Shapiro-Wilk tests were conducted to assess normality of time, and false response data. Based on evidence of non-normally distributed data, medians and interquartile ranges (IQR) were obtained to summarise time data.

RAHL outcomes

To account for clustering survey design the “svy” command was employed. To account for non-response according to age and sex, weighting was applied to the prevalence estimates to ensure they were representative of the population. This was conducted using the 2010 census data age and sex demographics of Jiangxi province, with five-year age stratum. Strata were compared to the observed population distribution in the sample, and weights calculated in the following manner:

weight of stratum x = (population in stratum x * total sample size)/(total population * sample size in stratum x).

The derived weights were applied to estimate prevalence of hearing loss and ear disease. 95% confidence intervals (CI) were obtained around all estimates. Prevalence estimates were disaggregated by age and sex.

The probable causes of any level of hearing loss were determined in each ear, and grouped by probable type. Consistency in the assignment of type was checked. For example, if impacted wax was assigned as the cause, but the degree of hearing loss was severe or greater, then the type was reassigned as mixed. The need for services was calculated based on Table 1. Need for wax or foreign body removal, medication, and surgery were calculated at the level of the person, and in terms of the number of ears. Diagnostic audiology was only calculated at the person-level given the requirement for bilateral hearing loss. The needs for services were extrapolated to the population of Gao’an. Univariate logistic regression was performed to examine factors associated with hearing loss in the population. The dependent variable was mild or greater hearing loss (binary). Exposure variables included age, sex, literacy, socioeconomic position, and self-reported risk factors for hearing loss (e.g. noise exposure, ototoxic medication, history of infectious diseases, head trauma, smoking, diabetes, high blood pressure). Age and sex were considered as a priori confounders. Multivariate analysis was conducted, including exposures that were significant on the univariate analysis. Poverty indicators (household construction materials, asset ownership) were used to derive an index for socioeconomic position (SEP), using principal components analysis (PCA) to generate quartiles. The poverty indicators were based on previous household surveys in China and consultation with team members during training [41, 42, 52].
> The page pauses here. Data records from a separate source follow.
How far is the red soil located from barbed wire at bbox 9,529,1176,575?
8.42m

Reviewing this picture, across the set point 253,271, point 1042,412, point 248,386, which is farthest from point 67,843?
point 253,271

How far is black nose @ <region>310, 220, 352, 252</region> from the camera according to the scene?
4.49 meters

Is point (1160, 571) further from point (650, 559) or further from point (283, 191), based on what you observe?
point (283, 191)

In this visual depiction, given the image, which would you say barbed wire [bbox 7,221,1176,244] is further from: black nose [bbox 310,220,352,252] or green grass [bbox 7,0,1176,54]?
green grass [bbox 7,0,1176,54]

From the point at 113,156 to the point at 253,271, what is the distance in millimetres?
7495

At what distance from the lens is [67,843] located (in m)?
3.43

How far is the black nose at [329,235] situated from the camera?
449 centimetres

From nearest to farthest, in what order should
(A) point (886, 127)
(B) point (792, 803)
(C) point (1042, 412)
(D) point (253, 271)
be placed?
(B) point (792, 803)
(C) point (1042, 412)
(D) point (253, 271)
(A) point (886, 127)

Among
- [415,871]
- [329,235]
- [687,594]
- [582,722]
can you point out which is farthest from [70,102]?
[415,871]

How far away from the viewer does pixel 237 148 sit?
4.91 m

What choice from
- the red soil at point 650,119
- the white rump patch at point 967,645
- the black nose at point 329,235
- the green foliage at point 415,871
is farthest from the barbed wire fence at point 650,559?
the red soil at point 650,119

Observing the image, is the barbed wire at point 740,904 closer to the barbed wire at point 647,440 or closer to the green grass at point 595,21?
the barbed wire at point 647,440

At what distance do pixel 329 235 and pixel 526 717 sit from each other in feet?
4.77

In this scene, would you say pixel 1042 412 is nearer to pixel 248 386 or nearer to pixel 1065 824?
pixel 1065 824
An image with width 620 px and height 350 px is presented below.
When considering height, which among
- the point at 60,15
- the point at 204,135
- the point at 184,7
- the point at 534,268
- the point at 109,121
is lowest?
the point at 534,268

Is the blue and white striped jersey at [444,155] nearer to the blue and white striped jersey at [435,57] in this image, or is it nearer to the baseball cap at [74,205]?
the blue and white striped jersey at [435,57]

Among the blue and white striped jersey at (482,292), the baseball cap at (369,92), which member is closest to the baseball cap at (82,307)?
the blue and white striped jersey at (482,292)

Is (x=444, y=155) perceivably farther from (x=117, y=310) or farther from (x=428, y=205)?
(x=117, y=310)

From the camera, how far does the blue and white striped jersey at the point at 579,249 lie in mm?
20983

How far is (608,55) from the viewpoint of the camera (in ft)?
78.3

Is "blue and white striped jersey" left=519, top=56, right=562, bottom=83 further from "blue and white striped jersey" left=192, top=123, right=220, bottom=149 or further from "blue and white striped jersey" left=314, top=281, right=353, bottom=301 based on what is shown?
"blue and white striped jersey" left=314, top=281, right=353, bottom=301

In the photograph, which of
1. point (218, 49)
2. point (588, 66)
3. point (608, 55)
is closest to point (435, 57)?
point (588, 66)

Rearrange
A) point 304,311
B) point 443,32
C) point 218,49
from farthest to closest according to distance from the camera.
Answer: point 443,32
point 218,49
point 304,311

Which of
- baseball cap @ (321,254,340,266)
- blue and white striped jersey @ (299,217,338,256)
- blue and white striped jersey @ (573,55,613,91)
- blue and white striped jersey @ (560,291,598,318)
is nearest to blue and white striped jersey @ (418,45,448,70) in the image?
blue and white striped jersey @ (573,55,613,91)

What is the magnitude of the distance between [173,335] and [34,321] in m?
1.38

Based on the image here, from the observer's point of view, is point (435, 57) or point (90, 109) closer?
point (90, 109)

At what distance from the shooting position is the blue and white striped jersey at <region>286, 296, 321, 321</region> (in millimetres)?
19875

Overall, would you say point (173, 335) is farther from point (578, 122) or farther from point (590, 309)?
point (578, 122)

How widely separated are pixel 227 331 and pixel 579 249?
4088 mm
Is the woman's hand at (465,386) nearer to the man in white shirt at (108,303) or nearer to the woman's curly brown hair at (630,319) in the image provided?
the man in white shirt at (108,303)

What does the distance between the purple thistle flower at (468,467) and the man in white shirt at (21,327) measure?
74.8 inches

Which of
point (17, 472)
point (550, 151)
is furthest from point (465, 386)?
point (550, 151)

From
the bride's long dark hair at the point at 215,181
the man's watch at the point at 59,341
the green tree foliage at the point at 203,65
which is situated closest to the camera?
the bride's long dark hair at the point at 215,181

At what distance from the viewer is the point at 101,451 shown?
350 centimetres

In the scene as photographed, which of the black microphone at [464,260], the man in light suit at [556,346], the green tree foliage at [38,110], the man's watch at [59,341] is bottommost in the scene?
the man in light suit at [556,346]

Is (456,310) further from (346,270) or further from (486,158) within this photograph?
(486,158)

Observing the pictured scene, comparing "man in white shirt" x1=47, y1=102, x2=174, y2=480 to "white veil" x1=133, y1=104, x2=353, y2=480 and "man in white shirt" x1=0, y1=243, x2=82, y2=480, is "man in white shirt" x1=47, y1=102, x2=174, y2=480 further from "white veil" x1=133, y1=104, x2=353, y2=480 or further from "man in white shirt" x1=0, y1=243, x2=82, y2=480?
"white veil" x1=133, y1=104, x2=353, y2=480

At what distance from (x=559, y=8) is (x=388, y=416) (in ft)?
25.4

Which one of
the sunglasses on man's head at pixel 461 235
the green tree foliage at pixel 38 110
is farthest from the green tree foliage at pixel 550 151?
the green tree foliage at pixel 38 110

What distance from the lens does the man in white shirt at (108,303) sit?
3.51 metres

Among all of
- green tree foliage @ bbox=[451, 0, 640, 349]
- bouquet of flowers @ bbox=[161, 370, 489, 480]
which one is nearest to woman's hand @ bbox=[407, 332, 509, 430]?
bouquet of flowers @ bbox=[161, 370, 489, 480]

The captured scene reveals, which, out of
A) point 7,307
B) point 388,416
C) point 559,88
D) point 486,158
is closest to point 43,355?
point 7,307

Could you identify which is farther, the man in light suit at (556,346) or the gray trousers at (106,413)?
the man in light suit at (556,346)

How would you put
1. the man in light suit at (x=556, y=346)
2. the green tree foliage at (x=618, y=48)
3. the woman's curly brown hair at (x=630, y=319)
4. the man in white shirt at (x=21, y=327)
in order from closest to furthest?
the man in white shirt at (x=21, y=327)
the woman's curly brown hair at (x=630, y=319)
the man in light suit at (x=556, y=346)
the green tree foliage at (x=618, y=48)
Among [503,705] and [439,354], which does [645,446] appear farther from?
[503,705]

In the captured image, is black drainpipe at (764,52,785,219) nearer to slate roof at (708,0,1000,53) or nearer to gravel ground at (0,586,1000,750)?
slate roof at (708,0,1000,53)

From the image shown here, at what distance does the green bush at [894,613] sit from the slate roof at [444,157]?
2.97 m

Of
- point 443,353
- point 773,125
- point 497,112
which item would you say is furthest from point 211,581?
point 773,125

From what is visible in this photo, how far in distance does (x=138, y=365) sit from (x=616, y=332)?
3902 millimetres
Feasibility of the survey protocol

Of 1421 eligible participants, 1344 people were examined (94.6%), 38 were not available (2.7%) and 39 refused (2.7%). The survey took 4.5 weeks (24 days) to complete with four teams. All 47 clusters were completed by one team in 1 day. The response rate for the survey was very high (94.6%). Of 1344 participants, 1342 completed the hearing test – with two missing tests due to illnesses (e.g. dementia). There were no other missing examinations or questionnaires. The median duration of the hearing test was 7.7 min (IQR 6.9, 8.7). Reliability of testing was high with over 90% of test-retests at 1000 Hz within +/− 5 dB in both ears. Nearly all of tests had a false response rate of 10% or less (85.7%). The median false response rate was 4%. Ambient noise did not appear to impact testing in this study, the vast majority of tests were conducted in areas where ambient noise did not exceed the MPANLs (see Appendix 3).

Overview of the study population

Compared with census data, there was an underrepresentation of men, particularly in the younger age groups (Table 2). A more detailed comparison between the census and the sample can be found in Appendix 2.

Table 2 Characteristics of study subjects by examination status, age group and sex (comparing to population of Jiangxi province, 2010 census data), n (%)

Prevalence of hearing loss and ear disease

The prevalence of moderate or greater hearing loss in the 50+ population of Gao’an was 16.3% (95% CI = 14.3, 18.5) and for any level of hearing loss 53.2% (95% CI = 49.2, 57.1) (Table 3). An increase in prevalence of moderate or greater and any hearing loss was seen with age, for both males and females. The prevalence of moderate or greater hearing loss in increased from 5.2% (95% CI = 3.0, 8.8) in those aged 50–59 years to 64.9% (95% CI = 54.4, 74.1) in those aged 80+ years. No significant differences were seen in prevalence by sex, across age groups and by degree. The prevalence decreased with increasing severity – from 36.9% (95% CI = 33.3, 40.7) with mild hearing loss, to 0.6% (95% CI = 0.3, 1.0) with profound loss. This pattern was also seen within age groups, regardless of sex.

Table 3 Distribution of the prevalence of hearing loss by degree, and sex (adjusted for age and sex of total population) amongst 1344 people in Gao’an, Jiangxi, China

The prevalence of any ear disease was 6.0% (95% CI = 4.7, 7.5) in the left and 6.0% (95%CI = 4.5, 8.0) in the right. Overall, 6.0% (95% CI = 4.7, 7.5) of ears had ear disease. The most common type of ear disease was impacted wax (left 2.3% (95% CI = 1.6, 3.2); right 2.0% (95% CI = 1.3, 3.1). The majority of participants had a normal ear examination (left 93.8% (95% CI = 92.1, 95.1); right 93.7% (95% CI = 91.7, 95.3) (Table 4).

Table 4 Age and sex adjusted prevalence ear disease in the population (with or without hearing loss)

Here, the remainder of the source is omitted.